しばらくして、ポカンとしている私に鈴木さんが簡単ないきさつを話してくれた。


バディを組んで取引先を回っている2人は、昨日の夕方から契約直前の商談が入っていた。
それもかなりの大口契約で、先輩から引き継いだ会社としても念願の取引。
昨日の商談でOKが出れば、両社の取締役を交えて契約の運びとなるはずだった。
しかし、昨日はたまたま髙田君に別件のトラブルがあり、鈴木さん1人で行くしかなくなった。
それでも、何度も通った会社の気心の知れた担当者だからと鈴木さん1人に任されたという。
それが・・・

「私が一番悪いんです。昨日に限って体調を崩してしまって、それでもなんとか向かおうと思ったら電車の中で倒れて・・・本当にごめんなさい」
すっかりしょげてしまった鈴木さんは見ていてかわいそうなくらい。

「違うだろ。お前が反省すべき点は、体調が悪いのに無理をして仕事を続けようとしたことだろ」
「うん、まあ」
「無理せずに誰かにヘルプを頼めば良かったんだよ。
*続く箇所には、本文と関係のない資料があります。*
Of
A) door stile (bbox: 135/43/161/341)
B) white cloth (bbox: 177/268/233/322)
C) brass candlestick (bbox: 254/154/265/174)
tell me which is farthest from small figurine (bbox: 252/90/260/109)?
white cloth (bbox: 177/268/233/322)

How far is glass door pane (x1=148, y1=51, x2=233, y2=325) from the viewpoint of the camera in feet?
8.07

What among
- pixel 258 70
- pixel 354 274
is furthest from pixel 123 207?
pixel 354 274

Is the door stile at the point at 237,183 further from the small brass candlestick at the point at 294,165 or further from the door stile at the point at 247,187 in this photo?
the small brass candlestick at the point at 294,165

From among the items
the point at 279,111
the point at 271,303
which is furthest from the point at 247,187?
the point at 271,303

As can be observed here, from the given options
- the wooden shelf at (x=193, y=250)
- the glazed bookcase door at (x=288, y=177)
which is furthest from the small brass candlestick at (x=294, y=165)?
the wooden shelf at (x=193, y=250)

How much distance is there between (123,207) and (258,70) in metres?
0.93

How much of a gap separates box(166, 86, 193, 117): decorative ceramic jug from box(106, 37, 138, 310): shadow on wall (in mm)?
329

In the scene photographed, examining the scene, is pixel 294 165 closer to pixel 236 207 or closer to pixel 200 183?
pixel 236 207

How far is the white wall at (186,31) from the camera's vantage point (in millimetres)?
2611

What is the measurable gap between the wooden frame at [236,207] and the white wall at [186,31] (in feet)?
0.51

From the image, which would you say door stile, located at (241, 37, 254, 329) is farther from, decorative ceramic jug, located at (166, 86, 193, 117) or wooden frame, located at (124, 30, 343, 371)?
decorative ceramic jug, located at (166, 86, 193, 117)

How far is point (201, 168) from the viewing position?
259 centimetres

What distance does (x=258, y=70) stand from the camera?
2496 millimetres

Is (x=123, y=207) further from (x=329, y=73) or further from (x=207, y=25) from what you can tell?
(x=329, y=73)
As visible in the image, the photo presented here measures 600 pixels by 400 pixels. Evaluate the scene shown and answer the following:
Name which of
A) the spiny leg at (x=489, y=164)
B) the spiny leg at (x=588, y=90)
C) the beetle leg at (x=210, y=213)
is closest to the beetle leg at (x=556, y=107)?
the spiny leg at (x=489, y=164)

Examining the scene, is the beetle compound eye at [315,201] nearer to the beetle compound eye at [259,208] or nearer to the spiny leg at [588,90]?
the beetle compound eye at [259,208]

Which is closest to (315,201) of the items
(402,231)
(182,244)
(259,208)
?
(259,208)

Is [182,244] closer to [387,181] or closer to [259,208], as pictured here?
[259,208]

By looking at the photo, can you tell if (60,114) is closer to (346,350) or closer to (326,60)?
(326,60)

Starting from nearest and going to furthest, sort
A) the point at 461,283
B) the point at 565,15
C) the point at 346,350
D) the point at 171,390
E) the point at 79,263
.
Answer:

そうすればこんな大騒ぎにはならなかった」
「ごめん」

どうやら、2人もいる担当者がどちらも現れず、商談に同席予定だった相手の上司が怒ってしまったらしい。
今日になりまだ本調子ではない鈴木さんを残し、髙田君と山川部長が謝りに行ったが許してはもらえず、結局契約は延期になってしまった。
もちろんその場でも散々嫌みを言われたらしく、帰ってきた部長に叱り飛ばされた鈴木さんがトイレに駆け込んで泣き出してしまったということらしい。
山川部長も厳しいからな、鈴木さんの気持ちもわからなくはない。

でも、うらやましいなあ、同期って。
お互い言いたいことを遠慮なく言えて、それでいていつも気にかけている。
共に成長する仲間。
私にもこんな人がいれば、人生変わっていたのかもしれない。